Dounia hausse les épaules :

« Tu sais ce que j'en pense. Homme ou femme, pour moi c'est pareil. (내가 …) »

Puis, comme Na-ri ne réagit pas :

« Ta mère n'est pas un monstre ou une perverse. Tu n'as pas de bons souvenirs d'elle ? (당신의 …) »

Na-ri, songeuse :

« 예 ... (Si... Beaucoup quand j'étais petite.) »

Dounia :

« Alors pardonne... Tu devrais aller la voir. (그러니 ...) »

………………….

Hyun-ae entre dans l’appartement de Eun-jung, entrainant Na-ri derrière elle. Elles traversent le séjour sans allumer la lumière et Hyun-ae ouvre la porte de la chambre en faisant signe à Na-ri d’approcher. Na-ri regarde sa mère étendue sur le côté, lui tournant le dos, écouteurs aux oreilles. Hyun-ae chuchote :

— 그녀는 … (Elle est comme ça depuis qu'elle t'a vu. Elle ne bouge pas, ne mange pas. Elle ne fait qu'écouter en boucle la musique d'Aimé.)

Na-ri montre à Hyun-ae une clé USB sortie de sa poche à Hyun-ae qui acquiesce.

— 예, 그가 … (Oui, c’est la même playlist qu'il t'a donnée.)

Hyun-ae pose une main sur l’épaule de sa protégée puis la laisse.

Na-ri branche les écouteurs et la clé USB d’Aimé sur son téléphone. Puis elle ferme les yeux, se laisse porter par la musique entrainante et les paroles traitant de confusion des sentiments du titre « Minsu is confused » de Minsu. Quand elle les rouvre, Eun-jung redressée dans le lit la regarde. Mère et fille s’observent ainsi quelques secondes en silence puis une image traverse l’esprit de Na-ri telle un coup de fouet ; celle de sa mère et une autre femme, amoureusement enlacées…

Na-ri arrache les écouteurs de ses oreilles et s’enfuit de l’appartement en claquant la porte. Arrivée dans la rue, Na-ri fait un écart pour éviter Aimé et Dounia qui l’attendent mais Dounia lui court après et la rattrape au bout d’une vingtaine de mètres. Hyun-ae rejoint Aimé tandis qu’Eun-jung les observe depuis sa terrasse.

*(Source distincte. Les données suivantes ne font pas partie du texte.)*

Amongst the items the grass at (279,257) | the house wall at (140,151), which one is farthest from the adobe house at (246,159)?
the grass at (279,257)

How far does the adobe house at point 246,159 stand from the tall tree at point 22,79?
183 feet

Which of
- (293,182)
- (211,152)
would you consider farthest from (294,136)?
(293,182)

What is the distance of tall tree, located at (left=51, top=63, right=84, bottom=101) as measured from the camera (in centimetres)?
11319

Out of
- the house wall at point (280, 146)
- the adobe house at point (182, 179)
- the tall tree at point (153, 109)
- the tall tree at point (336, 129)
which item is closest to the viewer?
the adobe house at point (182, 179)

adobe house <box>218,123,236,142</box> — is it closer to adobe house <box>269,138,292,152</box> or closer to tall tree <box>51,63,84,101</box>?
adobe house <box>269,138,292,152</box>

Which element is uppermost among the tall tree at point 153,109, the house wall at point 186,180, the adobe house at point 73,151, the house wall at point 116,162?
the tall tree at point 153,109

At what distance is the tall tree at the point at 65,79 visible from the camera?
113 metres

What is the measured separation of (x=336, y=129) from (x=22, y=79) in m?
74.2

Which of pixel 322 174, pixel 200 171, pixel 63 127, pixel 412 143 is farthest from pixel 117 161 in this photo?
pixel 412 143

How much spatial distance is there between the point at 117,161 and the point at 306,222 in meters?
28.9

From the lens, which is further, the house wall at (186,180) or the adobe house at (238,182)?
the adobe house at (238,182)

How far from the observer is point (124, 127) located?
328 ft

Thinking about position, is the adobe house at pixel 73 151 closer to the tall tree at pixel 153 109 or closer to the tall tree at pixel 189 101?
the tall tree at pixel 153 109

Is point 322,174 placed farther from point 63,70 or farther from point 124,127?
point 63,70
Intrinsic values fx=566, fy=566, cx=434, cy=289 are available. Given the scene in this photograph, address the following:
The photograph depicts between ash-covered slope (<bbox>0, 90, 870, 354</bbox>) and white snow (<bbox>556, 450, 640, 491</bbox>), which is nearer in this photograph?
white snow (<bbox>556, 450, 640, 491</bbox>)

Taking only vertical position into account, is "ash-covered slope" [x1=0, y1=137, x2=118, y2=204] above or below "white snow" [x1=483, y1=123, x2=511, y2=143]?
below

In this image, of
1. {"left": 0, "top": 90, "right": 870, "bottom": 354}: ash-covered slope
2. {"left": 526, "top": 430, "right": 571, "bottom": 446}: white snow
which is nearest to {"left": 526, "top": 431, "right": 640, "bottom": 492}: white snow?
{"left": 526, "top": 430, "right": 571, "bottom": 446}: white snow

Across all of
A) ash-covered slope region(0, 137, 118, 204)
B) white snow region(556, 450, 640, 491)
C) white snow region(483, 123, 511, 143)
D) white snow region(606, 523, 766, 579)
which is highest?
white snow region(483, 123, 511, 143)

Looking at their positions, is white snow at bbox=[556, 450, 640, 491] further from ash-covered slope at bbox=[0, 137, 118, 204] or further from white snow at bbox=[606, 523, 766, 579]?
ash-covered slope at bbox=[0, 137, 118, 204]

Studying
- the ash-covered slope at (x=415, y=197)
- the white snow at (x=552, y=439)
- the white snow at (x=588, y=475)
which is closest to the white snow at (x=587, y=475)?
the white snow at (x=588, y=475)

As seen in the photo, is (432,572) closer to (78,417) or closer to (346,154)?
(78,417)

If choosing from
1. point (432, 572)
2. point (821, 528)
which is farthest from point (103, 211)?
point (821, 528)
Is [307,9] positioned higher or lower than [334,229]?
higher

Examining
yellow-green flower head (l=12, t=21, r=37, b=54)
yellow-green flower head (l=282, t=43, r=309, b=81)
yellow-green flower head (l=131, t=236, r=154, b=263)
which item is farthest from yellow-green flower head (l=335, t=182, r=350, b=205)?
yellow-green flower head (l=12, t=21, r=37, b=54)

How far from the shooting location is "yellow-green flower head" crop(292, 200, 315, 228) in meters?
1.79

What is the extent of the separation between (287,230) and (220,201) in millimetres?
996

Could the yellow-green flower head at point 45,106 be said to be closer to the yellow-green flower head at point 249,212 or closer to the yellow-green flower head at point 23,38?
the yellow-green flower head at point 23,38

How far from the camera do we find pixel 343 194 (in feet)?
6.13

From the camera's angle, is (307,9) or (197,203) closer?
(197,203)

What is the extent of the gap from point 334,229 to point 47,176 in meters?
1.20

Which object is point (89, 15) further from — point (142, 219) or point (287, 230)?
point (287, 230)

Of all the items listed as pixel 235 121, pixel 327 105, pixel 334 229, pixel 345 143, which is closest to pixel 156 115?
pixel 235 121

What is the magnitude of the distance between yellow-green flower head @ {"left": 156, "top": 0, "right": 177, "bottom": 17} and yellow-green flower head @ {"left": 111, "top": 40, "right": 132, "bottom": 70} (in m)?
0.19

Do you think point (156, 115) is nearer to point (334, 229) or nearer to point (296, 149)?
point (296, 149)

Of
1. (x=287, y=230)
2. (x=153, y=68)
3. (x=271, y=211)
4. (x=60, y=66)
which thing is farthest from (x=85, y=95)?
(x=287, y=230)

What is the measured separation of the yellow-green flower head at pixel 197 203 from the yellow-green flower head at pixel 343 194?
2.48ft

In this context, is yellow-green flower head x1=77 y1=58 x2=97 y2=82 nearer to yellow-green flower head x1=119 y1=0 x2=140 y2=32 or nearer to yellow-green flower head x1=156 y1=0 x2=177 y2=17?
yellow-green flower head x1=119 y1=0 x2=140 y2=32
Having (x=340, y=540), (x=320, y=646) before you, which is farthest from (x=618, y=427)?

— NA-RI ! Attends Na-ri. Qu’est-ce qu’il se passe ?

— 그녀는 … (Elle me dégoûte !) Eomma, amkae (Maman salope) !

— Na-ri. Calme-toi. Ne dis pas ça… Ne eommaya. (C’est ta mère.)

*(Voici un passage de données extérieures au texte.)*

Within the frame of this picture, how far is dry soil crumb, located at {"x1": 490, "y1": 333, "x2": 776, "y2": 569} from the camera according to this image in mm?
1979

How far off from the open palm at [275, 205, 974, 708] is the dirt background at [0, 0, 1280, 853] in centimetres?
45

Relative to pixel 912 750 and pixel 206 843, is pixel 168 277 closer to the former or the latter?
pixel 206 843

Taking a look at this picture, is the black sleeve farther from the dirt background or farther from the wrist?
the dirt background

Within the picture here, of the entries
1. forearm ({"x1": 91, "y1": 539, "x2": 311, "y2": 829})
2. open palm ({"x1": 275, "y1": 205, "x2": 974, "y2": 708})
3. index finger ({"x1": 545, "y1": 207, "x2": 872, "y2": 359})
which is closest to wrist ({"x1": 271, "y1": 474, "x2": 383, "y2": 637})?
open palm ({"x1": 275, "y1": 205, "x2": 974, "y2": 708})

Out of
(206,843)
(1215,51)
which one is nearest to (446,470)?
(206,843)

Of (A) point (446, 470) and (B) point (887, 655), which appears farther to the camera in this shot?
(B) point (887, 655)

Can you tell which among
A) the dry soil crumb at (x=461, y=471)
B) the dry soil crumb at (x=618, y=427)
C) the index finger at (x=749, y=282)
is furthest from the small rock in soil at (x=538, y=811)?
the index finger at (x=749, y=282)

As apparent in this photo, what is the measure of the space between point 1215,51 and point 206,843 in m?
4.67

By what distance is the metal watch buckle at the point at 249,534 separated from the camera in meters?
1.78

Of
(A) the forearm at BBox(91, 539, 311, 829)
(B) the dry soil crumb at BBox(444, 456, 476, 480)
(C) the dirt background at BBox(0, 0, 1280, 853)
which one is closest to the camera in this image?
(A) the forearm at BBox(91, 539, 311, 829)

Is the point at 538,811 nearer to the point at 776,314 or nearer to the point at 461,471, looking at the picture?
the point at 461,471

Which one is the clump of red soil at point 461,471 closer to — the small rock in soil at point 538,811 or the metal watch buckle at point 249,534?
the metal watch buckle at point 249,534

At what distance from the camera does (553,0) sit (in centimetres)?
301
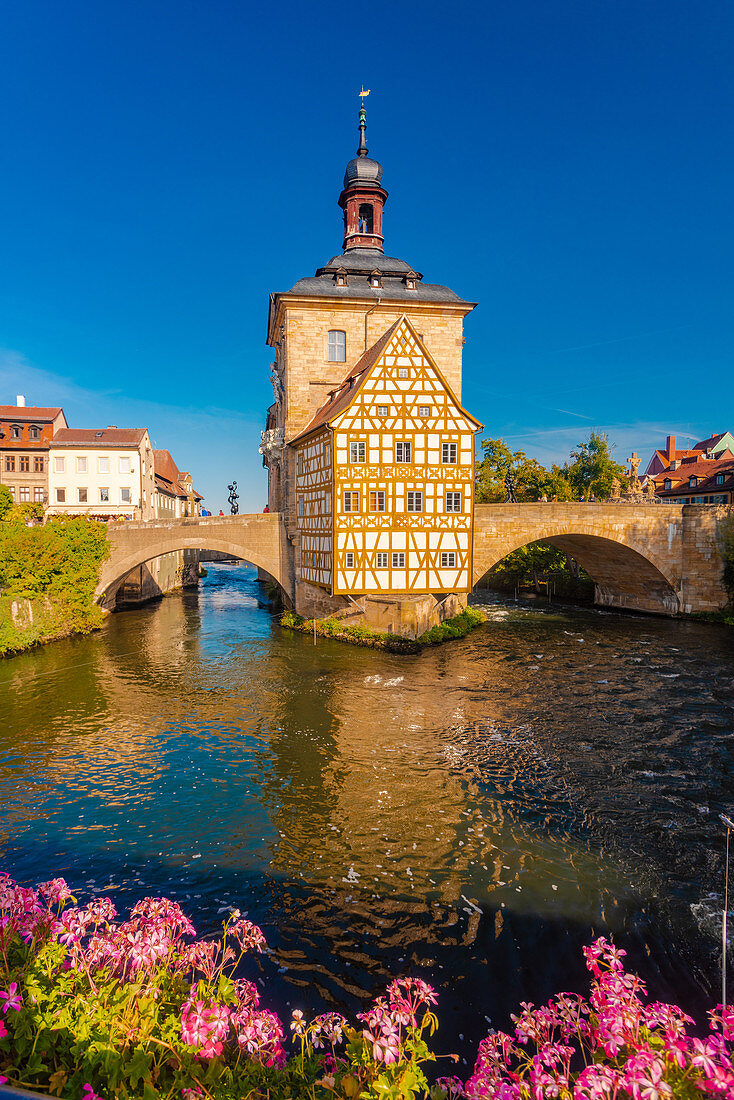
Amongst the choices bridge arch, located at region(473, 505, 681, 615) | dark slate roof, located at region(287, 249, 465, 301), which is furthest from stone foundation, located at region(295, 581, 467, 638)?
dark slate roof, located at region(287, 249, 465, 301)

— 우리 엄마가 아니야! 그런 사람들은 감옥에 가야합니다!

— Attend Na-ri. Je ne comprends pas.

Na-ri tape fébrilement sur son téléphone qu’elle montre ensuite à Dounia :

« 우리 … (C'est pas ma mère ! Les gens comme ça il faudrait les mettre en prison !) »

Dounia prend le téléphone et saisit, agacée :

« Arrête avec ça Na-ri ! Tu insultes mes amis ! (그 나리 …) »

Les deux s’affrontent du regard, tendues. Voyant ça de loin, Aimé veut intervenir mais Hyun-ae le retient. Dounia écrit encore :

« T’as vraiment l'esprit étroit... Alors moi aussi je suis une salope :

j'ai déjà eu envie d’embrasser une fille. (당신은 …)

Na-ri la regarde d’un air écœuré… Soudain son amie fait la chose à laquelle elle s’attend le moins : Dounia prend fermement sa tête entre ses mains et applique avec force ses lèvres contre les siennes ! Cela ne dure qu’une seconde avant qu’elle ne la repousse mais Na-ri est si estomaquée qu’elle ne réagit pas tandis que Dounia saisit encore sur son téléphone :

« Voilà ! Tu es comme ta mère maintenant ! (여기 …) »

Na-ri lit. Soudain furieuse elle pousse Dounia contre le mur et lève le poing prête à frapper mais la réaction de son amie l’en empêche ; étrangement calme, Dounia la repousse doucement puis se tourne face au mur et lui dit en la regardant droit dans les yeux :

— Beompeu… (Cogner…) Tu ne connais que ça, hein Na-ri ? Moi aussi je peux le faire, regarde.

Na-ri pousse un cri ; son amie vient de frapper du poing le mur de brique ! De toutes ses forces ! Aimé accourt en criant, Na-ri saute sur Dounia mais celle-ci a encore le temps de donner un deuxième coup de poing avant qu’elle ne l’immobilise. Aimé repousse brutalement Na-ri et regarde avec effroi les doigts de sa fille en sang, profondément écorchés.

— Mais tu es folle !

Hyun-ae saisit un bras de Na-ri tétanisée. Eun-jung accourt et sans un regard pour sa fille, inspecte la main de Dounia.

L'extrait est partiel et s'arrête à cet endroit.